EXERCISE DESCRIPTION: Edit the rows from the line containing "According to the" through the line containing "3.31 meters": put "view" wherever "scene" appears and leave everything else unchanged.

GIVEN RECORDS:
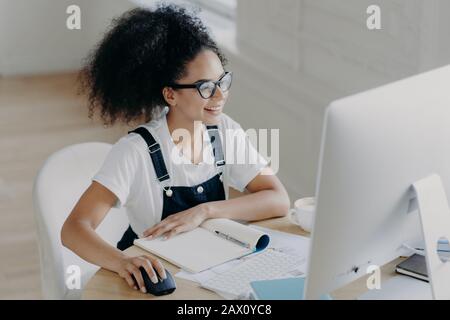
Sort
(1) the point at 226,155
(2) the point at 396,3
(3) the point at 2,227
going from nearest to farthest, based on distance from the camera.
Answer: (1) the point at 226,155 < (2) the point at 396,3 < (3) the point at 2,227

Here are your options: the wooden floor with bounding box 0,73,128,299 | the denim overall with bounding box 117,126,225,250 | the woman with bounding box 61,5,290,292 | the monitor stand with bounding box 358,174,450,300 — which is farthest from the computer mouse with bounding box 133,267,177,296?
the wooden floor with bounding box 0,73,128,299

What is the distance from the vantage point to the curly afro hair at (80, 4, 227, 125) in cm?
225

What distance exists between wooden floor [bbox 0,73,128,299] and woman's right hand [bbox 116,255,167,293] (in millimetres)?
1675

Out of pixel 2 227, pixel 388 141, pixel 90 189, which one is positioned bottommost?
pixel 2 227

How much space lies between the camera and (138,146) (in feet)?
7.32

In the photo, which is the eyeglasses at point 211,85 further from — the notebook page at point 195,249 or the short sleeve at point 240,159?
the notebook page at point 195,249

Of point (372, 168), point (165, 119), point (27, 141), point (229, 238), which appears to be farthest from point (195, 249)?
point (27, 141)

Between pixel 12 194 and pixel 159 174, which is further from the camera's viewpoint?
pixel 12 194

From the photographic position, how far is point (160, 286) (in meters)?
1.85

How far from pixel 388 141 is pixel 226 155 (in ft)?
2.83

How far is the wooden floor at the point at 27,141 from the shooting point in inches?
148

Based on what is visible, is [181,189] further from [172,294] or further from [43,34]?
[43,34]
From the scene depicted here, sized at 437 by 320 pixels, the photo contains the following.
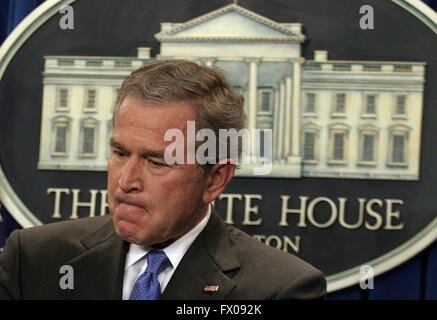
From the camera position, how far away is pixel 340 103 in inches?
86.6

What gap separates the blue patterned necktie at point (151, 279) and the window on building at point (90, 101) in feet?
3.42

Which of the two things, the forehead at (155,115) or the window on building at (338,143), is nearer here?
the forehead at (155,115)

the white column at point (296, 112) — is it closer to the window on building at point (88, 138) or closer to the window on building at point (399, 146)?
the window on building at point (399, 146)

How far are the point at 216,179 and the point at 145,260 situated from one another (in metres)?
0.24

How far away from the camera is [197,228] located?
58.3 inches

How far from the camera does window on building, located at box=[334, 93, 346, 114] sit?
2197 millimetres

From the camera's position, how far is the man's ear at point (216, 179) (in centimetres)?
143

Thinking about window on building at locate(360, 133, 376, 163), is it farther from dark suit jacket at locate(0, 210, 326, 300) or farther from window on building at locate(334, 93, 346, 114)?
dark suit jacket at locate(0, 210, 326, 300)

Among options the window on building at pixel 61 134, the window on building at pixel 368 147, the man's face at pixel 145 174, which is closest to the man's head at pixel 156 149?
---
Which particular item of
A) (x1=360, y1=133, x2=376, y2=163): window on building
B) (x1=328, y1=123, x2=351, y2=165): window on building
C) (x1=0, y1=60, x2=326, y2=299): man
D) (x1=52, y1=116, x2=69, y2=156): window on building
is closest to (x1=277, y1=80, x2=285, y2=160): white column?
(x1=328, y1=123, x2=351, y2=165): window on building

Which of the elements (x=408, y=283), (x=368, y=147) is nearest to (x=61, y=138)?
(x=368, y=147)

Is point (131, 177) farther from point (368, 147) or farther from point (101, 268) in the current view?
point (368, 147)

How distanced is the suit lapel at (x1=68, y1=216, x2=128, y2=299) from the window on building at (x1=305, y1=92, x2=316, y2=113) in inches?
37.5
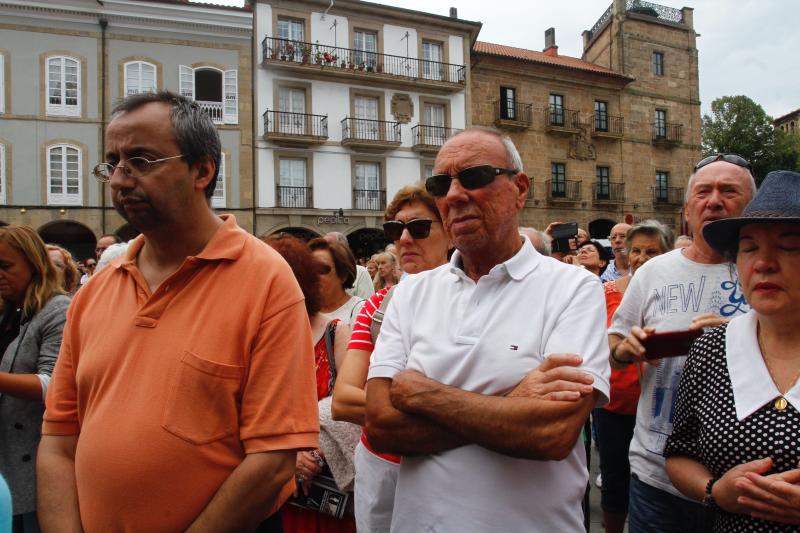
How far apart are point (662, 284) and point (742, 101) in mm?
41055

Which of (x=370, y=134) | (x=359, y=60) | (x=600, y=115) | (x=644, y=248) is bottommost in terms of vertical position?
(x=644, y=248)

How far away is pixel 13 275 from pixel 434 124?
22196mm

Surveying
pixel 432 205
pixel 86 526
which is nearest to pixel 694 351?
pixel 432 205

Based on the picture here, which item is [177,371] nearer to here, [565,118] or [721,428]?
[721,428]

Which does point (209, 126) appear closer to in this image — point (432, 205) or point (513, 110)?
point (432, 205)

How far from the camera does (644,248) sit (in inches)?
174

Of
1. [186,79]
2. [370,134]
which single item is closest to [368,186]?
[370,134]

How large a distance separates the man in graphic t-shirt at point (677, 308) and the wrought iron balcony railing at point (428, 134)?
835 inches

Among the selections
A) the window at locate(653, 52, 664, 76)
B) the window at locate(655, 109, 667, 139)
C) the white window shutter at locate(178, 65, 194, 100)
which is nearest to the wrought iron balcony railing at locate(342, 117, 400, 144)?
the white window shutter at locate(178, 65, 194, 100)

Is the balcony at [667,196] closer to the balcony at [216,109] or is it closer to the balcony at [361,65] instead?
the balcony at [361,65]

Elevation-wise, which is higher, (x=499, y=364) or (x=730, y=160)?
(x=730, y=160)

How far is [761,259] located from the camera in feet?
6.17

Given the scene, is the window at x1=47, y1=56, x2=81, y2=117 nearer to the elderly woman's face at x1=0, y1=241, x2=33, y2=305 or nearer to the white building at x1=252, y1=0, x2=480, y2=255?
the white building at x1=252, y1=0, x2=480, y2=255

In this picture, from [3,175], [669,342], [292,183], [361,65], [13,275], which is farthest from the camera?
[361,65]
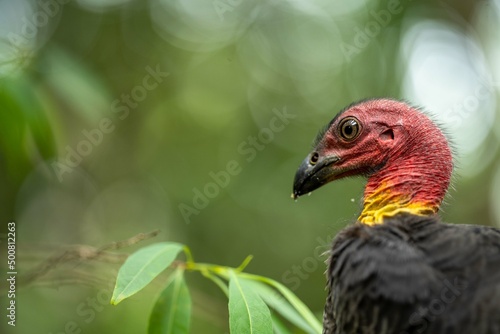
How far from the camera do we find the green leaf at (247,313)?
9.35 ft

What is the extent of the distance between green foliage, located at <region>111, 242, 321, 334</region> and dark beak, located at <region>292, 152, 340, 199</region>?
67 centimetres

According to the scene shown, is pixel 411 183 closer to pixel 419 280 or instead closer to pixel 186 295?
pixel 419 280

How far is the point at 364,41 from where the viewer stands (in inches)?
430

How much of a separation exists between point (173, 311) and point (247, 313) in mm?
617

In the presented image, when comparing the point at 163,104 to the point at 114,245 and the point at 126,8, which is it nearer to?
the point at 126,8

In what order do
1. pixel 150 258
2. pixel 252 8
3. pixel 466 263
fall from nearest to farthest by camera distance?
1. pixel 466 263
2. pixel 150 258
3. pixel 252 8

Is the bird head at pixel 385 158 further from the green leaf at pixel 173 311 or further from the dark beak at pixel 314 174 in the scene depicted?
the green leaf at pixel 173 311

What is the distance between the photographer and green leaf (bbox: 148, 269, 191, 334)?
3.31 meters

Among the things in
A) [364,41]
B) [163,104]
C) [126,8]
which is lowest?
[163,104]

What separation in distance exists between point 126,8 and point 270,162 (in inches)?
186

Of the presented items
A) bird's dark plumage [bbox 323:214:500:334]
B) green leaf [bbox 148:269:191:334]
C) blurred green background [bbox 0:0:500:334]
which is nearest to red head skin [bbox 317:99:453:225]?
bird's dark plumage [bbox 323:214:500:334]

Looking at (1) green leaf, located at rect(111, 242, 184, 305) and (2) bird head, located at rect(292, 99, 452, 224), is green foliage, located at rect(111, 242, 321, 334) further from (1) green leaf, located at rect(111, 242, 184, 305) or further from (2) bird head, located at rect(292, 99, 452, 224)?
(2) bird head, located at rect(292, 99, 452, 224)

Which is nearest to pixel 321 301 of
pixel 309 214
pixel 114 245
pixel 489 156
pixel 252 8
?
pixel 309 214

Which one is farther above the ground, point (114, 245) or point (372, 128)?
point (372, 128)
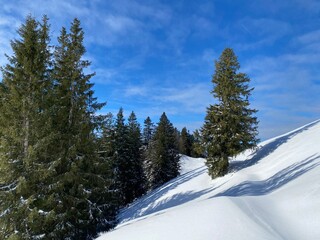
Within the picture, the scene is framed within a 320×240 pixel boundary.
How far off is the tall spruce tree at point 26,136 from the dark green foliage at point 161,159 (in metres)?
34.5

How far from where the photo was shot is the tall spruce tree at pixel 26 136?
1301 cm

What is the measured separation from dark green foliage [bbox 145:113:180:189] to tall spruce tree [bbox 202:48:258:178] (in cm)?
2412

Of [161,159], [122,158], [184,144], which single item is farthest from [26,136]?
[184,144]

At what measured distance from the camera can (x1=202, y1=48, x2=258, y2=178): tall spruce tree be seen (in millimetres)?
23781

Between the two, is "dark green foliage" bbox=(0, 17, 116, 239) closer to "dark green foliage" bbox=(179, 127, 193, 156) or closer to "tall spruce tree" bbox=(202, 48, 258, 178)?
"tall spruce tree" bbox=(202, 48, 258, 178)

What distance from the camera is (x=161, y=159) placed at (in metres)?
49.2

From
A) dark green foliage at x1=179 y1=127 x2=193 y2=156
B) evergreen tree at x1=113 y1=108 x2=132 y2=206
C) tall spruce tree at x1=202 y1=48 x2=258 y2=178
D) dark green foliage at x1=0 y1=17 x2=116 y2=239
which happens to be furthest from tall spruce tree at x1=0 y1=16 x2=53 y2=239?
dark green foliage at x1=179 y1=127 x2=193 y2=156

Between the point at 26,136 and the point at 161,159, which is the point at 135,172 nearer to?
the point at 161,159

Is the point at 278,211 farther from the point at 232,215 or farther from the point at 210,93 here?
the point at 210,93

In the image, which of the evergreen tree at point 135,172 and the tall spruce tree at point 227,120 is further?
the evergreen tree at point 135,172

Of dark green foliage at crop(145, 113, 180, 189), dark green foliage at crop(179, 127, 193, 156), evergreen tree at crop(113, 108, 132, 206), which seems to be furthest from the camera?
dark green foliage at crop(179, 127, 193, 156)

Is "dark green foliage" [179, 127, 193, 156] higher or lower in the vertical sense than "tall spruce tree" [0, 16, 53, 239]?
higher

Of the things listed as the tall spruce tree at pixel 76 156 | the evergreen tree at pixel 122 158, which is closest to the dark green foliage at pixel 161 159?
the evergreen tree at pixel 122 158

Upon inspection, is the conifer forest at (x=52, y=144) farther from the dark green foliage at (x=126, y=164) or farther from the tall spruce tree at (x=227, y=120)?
* * *
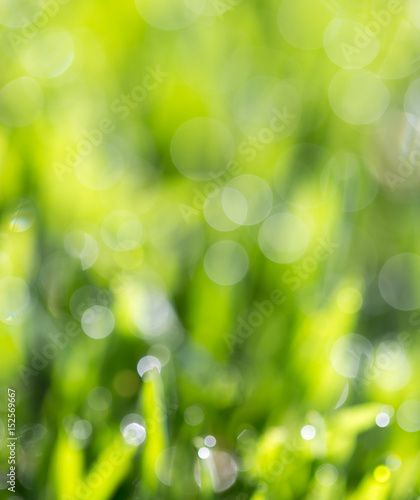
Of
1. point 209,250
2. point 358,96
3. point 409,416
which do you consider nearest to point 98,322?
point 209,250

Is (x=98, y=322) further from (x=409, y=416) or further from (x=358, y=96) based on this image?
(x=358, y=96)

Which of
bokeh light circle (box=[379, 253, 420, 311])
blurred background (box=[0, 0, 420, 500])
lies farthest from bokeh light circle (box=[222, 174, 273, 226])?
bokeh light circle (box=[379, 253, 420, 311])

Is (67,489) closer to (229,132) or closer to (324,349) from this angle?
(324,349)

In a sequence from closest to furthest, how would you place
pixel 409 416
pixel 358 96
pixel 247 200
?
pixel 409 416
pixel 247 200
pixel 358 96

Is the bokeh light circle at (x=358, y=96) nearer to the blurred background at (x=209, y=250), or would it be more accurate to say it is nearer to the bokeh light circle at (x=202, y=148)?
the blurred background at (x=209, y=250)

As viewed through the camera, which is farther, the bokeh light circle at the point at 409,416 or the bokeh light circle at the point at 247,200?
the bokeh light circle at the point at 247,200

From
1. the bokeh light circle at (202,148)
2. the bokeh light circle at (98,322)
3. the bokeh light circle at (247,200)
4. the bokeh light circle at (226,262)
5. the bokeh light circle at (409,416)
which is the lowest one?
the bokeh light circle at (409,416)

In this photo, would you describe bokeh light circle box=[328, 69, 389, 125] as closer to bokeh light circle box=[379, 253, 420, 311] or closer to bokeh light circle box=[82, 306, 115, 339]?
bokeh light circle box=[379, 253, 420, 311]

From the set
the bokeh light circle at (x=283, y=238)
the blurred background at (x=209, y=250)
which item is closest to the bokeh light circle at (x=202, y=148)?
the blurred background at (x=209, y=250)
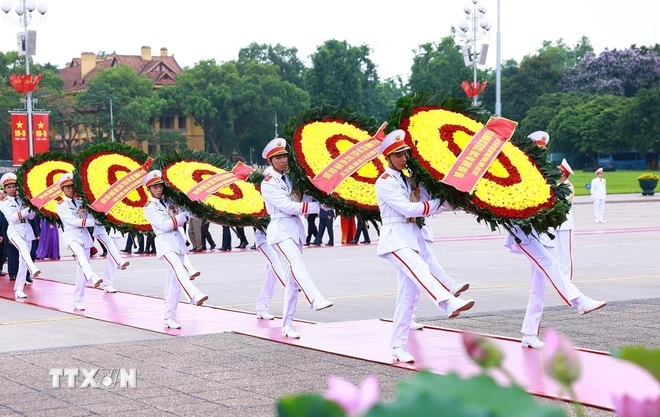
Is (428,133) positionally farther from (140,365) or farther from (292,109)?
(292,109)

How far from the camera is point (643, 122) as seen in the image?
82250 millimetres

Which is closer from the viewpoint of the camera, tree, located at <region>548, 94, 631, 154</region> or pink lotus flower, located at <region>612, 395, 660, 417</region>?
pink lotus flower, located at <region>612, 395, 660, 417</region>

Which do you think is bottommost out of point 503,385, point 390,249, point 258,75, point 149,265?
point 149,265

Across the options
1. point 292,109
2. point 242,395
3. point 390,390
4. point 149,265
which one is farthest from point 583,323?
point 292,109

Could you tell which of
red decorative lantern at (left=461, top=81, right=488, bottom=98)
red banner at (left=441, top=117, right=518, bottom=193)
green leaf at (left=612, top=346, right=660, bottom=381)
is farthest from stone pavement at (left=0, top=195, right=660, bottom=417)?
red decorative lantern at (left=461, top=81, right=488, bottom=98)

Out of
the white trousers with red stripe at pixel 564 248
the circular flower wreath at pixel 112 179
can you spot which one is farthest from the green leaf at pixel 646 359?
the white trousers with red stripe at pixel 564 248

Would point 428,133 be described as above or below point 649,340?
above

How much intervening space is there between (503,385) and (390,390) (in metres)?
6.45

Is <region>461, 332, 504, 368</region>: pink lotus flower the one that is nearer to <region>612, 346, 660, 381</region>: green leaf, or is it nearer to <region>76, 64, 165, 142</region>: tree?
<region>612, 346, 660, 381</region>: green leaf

RESPONSE TO THE EXERCISE:
According to the view shown, is pixel 411 183 closer to pixel 419 280 or instead closer to pixel 186 295?
pixel 419 280

How far is the point at 364,41 from where the viewer stands (in inches)?
430

How much of a separation exists between point (173, 311) and point (247, 313) in mm?
617

In the presented image, when comparing the point at 163,104 to the point at 114,245 and the point at 126,8, which is it nearer to?
the point at 126,8

In what order do
1. pixel 150 258
2. pixel 252 8
3. pixel 466 263
fall from nearest to farthest by camera distance?
1. pixel 466 263
2. pixel 150 258
3. pixel 252 8

Is the bird head at pixel 385 158 further from the green leaf at pixel 173 311 or further from the dark beak at pixel 314 174 in the view depicted?
the green leaf at pixel 173 311

What is the distance between the photographer and green leaf (bbox: 148, 269, 191, 334)?
3.31 meters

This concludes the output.